8. TL;DR – The Combo That Makes a Difference
| Aspect | Why It Matters | How to Handle It |
|---|---|---|
| Context size | Tokens are expensive and can poison results | Keep prompts minimal; use retrieval; split tasks |
| Pricing | High token usage → high cost | Use sub‑agents; limit context |
| Task overload | Too many instructions confuse the model | Be explicit, break down tasks |
| Retrieval | Models can’t hold massive token windows | Use external retrieval systems, keep context lean |
| Agent hierarchy | Fresh context = better answers | Manager ↔ Worker agents pattern |
| Self‑verification | Prevent junk output | Require build & test steps, generate tests first |
By treating context as a premium resource, splitting work among specialized agents, and forcing self‑verification, you can get reliable, cost‑effective results from today’s cutting‑edge LLMs.
Quality of answers
Anthropic recently put out a post‑mortem where they admitted that bugs in their infrastructure made their models dumber. So, if one day something works and the next it doesn’t, it is probably not your fault.

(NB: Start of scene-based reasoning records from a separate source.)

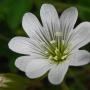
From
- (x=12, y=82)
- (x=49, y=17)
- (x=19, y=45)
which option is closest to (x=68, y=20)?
(x=49, y=17)

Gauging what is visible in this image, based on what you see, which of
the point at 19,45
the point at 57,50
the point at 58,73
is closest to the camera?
the point at 58,73

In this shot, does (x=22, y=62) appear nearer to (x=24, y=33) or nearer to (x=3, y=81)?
(x=3, y=81)

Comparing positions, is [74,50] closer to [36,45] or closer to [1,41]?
[36,45]

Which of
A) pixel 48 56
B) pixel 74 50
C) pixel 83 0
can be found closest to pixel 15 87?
pixel 48 56

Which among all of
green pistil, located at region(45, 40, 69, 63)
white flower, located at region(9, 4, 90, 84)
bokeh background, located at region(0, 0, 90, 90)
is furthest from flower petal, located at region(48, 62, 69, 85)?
bokeh background, located at region(0, 0, 90, 90)

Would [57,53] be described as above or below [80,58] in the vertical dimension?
below

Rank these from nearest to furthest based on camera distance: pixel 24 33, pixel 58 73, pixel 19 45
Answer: pixel 58 73
pixel 19 45
pixel 24 33

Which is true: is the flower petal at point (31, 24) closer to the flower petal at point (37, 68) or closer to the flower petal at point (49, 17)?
the flower petal at point (49, 17)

If someone releases a new update, you should probably try it for yourself to see which combination of mode, tool, or task really excels.
Keep your context close and your sub‑agents closer. The best you can do is keep your context as small as possible, and don’t be afraid to fully restart if the current path isn’t great.
I keep thinking that some of this stuff won’t matter with the next era of models, but every time they ship I find myself tracking more things. I’ve certainly been displaced from some lines of work by agents, but we are a long way away from them building cool stuff at scale.